The output has been cleaned up, and shows 32 bit decimals by default now.  Precision is reported in number of decimal digits now.  With 64-bit pari-gp implementations, its still generally less than 0.6 seconds for an sexpinit(B), but if you are calculating lots of bases, try limitp=16 to speed up computation by another factor of 5x with >16 decimal digits precision.  Perhaps you want to also enable quietmode=1.

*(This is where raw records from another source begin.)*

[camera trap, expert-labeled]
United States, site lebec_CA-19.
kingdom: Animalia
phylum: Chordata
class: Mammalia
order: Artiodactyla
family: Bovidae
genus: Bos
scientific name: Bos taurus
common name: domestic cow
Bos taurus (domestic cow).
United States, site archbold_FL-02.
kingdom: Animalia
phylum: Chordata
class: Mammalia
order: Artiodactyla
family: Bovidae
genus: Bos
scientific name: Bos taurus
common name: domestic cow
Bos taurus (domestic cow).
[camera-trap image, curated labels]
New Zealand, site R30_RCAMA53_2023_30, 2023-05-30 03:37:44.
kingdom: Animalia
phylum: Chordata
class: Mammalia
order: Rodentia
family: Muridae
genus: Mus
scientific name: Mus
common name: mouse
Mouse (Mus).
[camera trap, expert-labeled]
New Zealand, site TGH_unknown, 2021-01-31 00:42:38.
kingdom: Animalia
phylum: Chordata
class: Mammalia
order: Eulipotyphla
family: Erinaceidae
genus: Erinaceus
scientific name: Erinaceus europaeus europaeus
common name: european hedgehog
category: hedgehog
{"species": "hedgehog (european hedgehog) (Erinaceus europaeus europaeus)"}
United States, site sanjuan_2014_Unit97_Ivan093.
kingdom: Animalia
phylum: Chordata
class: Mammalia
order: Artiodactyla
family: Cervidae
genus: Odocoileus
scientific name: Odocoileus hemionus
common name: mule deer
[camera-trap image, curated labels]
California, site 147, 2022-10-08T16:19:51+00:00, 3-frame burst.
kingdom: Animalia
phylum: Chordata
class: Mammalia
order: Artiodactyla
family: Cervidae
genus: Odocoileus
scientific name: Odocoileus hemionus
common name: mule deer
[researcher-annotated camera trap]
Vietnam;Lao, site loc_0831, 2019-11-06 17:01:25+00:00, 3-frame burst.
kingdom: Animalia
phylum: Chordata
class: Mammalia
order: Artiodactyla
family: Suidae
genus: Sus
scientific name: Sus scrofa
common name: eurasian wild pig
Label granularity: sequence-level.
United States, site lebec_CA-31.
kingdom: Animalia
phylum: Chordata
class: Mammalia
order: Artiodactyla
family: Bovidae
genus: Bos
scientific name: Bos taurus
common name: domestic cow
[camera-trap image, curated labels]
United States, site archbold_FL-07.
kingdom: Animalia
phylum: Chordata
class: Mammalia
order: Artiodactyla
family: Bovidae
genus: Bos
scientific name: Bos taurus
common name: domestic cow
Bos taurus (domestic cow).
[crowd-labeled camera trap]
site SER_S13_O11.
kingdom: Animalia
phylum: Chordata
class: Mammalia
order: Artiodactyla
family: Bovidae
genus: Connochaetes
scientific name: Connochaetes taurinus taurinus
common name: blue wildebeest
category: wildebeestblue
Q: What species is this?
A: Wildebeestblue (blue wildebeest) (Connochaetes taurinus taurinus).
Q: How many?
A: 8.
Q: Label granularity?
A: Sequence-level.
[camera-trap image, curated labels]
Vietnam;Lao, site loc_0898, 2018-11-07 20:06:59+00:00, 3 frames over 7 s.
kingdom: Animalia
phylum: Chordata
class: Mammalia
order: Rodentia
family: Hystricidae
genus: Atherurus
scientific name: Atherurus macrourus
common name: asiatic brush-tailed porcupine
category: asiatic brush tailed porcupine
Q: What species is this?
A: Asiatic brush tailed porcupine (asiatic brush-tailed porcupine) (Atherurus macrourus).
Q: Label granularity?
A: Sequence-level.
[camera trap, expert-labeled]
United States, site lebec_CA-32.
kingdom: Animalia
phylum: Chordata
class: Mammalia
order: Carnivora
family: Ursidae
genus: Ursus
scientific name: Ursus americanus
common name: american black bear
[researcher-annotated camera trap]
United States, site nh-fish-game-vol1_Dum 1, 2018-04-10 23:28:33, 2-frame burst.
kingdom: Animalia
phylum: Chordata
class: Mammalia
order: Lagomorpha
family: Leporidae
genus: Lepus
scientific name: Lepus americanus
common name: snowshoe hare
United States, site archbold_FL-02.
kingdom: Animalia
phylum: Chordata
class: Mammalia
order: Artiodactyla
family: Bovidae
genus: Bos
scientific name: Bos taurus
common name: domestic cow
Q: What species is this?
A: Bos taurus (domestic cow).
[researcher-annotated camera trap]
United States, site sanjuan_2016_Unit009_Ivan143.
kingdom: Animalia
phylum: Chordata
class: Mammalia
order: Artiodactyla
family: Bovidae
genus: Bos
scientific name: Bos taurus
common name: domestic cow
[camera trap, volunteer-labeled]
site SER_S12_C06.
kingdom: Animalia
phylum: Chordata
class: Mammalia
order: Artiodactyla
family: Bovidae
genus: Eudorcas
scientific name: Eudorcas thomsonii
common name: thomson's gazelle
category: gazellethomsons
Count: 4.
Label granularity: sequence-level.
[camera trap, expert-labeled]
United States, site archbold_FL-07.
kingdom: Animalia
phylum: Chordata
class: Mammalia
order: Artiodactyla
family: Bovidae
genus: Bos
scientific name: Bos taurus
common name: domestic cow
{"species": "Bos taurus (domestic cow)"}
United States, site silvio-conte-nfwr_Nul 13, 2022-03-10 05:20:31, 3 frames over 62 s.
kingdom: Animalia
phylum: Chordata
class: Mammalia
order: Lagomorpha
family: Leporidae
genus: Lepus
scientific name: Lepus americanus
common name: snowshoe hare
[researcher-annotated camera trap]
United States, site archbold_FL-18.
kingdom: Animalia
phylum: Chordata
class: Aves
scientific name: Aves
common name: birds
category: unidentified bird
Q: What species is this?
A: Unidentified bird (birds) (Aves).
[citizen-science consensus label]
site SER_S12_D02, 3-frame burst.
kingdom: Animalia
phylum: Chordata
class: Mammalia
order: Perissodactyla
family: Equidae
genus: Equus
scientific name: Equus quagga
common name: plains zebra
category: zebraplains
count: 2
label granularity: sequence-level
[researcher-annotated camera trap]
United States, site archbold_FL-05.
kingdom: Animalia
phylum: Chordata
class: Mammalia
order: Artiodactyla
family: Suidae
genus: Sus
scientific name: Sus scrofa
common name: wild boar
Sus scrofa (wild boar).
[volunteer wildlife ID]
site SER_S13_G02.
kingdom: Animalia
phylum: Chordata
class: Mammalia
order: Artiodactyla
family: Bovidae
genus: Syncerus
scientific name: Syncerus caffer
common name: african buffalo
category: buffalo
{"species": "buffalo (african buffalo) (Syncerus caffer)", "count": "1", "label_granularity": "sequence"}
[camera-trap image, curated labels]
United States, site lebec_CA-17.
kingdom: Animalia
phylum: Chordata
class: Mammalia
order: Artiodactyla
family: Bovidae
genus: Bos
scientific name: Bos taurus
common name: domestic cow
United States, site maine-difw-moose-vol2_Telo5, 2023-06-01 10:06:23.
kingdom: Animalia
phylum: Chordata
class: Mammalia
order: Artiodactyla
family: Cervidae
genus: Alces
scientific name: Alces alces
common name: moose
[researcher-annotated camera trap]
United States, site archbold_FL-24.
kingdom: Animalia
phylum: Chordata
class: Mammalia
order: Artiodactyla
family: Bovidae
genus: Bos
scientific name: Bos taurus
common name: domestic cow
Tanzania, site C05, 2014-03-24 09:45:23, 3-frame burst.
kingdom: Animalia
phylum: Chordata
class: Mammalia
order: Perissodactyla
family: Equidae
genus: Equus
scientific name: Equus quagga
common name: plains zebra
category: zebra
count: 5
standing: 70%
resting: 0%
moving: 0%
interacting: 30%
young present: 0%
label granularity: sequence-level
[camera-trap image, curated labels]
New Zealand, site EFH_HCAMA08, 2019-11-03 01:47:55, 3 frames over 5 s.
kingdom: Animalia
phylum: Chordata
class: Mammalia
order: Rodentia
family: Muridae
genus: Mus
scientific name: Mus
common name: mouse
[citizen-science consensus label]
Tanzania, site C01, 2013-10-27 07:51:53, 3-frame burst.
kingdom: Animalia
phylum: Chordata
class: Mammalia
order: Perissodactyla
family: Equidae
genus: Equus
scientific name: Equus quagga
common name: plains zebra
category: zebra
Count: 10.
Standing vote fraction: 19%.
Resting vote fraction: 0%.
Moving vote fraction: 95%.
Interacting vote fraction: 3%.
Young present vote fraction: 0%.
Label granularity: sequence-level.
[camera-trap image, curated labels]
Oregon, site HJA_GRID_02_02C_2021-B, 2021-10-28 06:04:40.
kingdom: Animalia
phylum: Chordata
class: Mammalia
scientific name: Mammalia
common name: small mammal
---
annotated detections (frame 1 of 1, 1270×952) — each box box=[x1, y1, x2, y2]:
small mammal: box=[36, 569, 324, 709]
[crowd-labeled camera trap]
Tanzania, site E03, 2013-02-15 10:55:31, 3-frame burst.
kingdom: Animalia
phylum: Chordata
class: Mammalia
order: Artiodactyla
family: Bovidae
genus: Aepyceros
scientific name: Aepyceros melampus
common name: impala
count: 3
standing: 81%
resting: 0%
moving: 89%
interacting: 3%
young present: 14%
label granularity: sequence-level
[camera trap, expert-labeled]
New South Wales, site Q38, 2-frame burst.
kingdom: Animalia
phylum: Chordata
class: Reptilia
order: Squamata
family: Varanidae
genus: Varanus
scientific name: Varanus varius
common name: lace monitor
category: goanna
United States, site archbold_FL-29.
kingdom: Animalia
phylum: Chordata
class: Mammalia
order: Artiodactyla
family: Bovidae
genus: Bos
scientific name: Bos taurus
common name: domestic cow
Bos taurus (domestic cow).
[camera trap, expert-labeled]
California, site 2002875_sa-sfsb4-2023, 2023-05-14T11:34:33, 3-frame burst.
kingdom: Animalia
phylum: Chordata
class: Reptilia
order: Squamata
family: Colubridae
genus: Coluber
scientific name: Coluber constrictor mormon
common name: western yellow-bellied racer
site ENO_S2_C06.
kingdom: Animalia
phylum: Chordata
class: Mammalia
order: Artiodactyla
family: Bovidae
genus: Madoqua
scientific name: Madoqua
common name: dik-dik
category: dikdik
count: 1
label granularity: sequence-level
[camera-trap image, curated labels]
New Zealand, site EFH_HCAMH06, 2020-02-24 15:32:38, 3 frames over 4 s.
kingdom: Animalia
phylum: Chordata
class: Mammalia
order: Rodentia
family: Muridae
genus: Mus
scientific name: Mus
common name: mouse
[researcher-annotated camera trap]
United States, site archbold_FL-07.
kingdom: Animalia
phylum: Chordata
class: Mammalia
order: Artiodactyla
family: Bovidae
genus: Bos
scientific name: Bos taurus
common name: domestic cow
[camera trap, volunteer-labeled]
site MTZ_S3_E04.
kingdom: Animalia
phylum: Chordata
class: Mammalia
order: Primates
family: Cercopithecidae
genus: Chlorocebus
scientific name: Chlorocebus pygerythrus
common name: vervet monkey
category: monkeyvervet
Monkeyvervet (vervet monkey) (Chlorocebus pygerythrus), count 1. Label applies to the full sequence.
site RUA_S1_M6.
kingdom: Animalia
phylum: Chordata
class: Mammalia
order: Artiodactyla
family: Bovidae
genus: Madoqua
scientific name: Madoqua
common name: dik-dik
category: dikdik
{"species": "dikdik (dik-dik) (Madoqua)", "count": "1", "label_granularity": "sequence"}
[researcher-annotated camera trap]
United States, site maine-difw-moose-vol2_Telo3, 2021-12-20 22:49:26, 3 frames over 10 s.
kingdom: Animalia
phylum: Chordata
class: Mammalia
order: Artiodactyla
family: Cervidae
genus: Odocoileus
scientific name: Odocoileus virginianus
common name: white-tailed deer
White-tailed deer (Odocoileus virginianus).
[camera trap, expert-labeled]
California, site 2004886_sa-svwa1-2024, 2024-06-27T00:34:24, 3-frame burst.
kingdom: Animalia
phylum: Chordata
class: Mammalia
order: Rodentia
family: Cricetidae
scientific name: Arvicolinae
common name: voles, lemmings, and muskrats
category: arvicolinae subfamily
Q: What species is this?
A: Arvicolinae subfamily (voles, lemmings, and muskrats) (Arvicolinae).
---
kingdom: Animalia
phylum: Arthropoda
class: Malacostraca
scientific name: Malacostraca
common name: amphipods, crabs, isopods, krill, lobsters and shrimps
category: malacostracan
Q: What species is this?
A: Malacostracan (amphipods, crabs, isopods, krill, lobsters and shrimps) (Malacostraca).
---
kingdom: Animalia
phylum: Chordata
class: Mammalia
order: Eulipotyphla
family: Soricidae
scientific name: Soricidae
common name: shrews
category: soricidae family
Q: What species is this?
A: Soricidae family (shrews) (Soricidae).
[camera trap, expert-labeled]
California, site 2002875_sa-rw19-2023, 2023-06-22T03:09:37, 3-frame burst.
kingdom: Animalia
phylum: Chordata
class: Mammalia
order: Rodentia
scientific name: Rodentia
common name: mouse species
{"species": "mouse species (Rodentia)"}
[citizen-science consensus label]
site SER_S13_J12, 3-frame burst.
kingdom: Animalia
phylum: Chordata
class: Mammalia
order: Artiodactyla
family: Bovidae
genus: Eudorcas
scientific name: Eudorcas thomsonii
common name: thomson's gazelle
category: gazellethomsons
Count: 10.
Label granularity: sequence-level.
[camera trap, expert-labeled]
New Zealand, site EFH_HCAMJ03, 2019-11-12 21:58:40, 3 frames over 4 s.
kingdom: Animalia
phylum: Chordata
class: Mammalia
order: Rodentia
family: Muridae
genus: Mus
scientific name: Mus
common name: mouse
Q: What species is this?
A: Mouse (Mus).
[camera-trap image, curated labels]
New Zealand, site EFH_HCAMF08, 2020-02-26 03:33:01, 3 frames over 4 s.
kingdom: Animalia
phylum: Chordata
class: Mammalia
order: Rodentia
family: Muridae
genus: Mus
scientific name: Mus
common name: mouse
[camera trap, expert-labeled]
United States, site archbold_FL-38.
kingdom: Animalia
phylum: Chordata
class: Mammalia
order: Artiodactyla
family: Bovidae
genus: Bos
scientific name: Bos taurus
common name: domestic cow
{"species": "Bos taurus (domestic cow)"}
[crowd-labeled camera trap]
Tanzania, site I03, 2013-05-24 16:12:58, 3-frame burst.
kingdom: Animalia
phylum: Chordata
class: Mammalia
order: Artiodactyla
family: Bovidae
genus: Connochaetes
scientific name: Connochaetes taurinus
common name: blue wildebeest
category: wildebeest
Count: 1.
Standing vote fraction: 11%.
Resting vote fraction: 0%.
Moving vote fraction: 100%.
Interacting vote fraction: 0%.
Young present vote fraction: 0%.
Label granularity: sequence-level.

I had to change how the guts of fatou.gp worked to allow matrix_ir to work.  These changes are extensive but mostly invisible.  Some bases require a couple of more iterations than before.  Precision will generally be higher than the last version for all bases.   The new version converges to full precision on far more bases than the old version, including real bases up to 39000, and complex bases like sexpinit(I) and sexpinit(-exp(-2)) converge fully as well.  I cleaned up the help menus, and the output doesn't show the imaginary part for real bases.  In general, the program is more stable than it used to be over a much wider range of real and complex bases.  For real bases>39000, try setting ctr=19/20.  This allows real bases up to about sexpinit(10^6). The only thing kneser.gp does better than fatou.gp is real bases>10^6, but I am no longer supporting or updating kneser.gp.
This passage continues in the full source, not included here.